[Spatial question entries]
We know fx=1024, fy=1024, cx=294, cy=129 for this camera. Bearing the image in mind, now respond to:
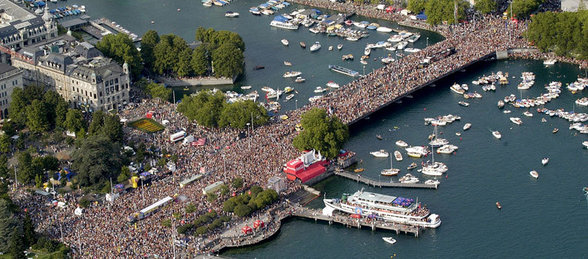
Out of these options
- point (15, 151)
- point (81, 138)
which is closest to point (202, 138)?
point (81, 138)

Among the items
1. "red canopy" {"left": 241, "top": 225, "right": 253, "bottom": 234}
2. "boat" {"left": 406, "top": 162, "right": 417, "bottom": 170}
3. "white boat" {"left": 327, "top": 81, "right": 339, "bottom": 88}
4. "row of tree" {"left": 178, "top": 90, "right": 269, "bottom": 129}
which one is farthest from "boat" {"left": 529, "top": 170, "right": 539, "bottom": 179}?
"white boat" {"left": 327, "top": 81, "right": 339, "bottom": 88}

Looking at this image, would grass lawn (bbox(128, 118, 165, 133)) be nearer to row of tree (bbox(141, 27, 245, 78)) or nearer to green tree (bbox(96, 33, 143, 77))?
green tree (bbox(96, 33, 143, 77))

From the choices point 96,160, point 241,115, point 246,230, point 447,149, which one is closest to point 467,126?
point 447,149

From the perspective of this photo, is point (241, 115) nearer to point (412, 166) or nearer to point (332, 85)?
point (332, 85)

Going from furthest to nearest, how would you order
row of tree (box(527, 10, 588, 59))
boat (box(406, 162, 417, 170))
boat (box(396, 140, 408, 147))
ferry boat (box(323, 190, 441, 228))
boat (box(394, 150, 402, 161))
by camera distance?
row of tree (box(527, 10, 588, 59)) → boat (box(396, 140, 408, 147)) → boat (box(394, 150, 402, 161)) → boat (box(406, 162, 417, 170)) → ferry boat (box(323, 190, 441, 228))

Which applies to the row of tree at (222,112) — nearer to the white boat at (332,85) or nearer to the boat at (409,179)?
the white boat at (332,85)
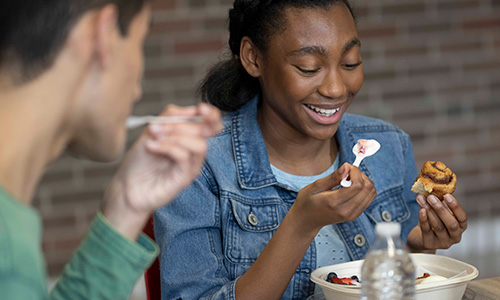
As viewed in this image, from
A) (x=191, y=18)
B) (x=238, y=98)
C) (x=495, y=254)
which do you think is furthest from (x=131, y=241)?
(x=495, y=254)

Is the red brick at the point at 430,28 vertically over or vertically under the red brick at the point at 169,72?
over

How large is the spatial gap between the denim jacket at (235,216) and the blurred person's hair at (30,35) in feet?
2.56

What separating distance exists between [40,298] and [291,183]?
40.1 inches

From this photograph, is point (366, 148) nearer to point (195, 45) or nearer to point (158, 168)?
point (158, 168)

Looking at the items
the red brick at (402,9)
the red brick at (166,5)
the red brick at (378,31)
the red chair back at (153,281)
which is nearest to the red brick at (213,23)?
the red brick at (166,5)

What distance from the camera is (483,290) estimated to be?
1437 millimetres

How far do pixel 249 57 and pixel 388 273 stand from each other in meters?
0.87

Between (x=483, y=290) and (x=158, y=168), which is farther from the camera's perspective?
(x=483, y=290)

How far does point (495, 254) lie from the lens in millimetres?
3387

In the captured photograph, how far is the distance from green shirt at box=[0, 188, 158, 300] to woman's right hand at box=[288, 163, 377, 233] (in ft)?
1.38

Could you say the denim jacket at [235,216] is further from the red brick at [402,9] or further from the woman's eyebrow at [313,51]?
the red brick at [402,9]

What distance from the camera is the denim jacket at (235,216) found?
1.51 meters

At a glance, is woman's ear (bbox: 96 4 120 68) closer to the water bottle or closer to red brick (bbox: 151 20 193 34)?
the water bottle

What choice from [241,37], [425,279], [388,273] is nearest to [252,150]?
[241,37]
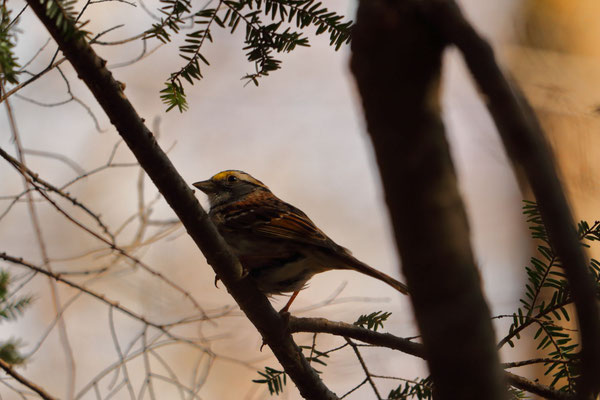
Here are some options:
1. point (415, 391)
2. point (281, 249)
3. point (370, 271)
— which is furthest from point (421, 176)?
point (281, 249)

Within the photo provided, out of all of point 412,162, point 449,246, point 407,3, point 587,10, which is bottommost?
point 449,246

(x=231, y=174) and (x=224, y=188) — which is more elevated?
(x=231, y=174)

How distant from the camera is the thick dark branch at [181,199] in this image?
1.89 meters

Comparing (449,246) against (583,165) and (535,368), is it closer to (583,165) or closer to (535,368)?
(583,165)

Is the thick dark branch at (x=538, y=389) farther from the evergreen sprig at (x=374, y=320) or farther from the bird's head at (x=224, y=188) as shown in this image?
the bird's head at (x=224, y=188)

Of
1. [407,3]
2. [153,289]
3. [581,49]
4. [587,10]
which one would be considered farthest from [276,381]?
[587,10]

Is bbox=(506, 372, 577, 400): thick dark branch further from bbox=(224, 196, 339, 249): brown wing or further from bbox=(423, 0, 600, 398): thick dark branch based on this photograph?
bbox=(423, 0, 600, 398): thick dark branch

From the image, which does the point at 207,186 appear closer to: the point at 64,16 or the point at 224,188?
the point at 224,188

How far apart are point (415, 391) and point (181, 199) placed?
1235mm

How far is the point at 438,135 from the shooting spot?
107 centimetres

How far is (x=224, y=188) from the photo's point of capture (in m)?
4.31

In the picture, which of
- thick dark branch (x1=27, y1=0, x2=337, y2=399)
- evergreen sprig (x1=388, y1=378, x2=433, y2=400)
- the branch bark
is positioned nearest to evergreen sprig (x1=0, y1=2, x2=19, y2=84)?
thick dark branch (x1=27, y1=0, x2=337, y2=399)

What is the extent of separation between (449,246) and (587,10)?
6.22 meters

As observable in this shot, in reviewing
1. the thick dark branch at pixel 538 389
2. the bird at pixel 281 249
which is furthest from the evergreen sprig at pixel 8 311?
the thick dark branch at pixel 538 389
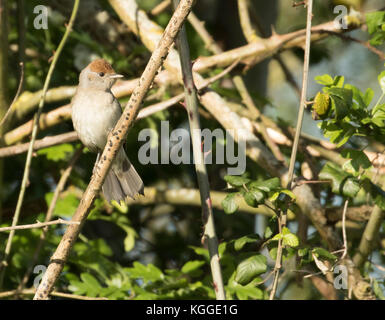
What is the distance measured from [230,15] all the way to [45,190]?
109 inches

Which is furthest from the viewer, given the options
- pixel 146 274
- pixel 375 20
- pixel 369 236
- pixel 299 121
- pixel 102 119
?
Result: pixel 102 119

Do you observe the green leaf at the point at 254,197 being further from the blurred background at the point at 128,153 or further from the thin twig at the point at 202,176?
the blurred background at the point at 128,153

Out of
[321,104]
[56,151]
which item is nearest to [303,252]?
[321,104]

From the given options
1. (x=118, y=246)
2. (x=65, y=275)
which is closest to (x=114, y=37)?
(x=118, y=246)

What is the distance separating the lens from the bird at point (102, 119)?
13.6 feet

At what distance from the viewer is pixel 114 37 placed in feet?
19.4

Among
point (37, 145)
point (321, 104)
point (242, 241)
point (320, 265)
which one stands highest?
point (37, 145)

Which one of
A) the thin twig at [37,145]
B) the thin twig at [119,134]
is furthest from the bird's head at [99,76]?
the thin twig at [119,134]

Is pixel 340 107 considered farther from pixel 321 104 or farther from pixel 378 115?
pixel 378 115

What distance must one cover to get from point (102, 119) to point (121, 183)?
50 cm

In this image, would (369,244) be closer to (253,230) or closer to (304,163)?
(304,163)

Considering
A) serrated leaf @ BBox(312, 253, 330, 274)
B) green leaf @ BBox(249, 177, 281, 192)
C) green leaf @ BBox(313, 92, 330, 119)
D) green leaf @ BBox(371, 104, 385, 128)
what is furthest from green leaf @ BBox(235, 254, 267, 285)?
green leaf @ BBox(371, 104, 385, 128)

▶ SET TASK
Reproduce the lines from the one containing "Considering" through the final line of the entries, substituting "jagged leaf" for "serrated leaf" and changing nothing else.

▶ COMPLETED EXERCISE
Considering
A) jagged leaf @ BBox(312, 253, 330, 274)
B) green leaf @ BBox(249, 177, 281, 192)
C) green leaf @ BBox(313, 92, 330, 119)
D) green leaf @ BBox(371, 104, 385, 128)
what is furthest from green leaf @ BBox(235, 254, 267, 285)?
green leaf @ BBox(371, 104, 385, 128)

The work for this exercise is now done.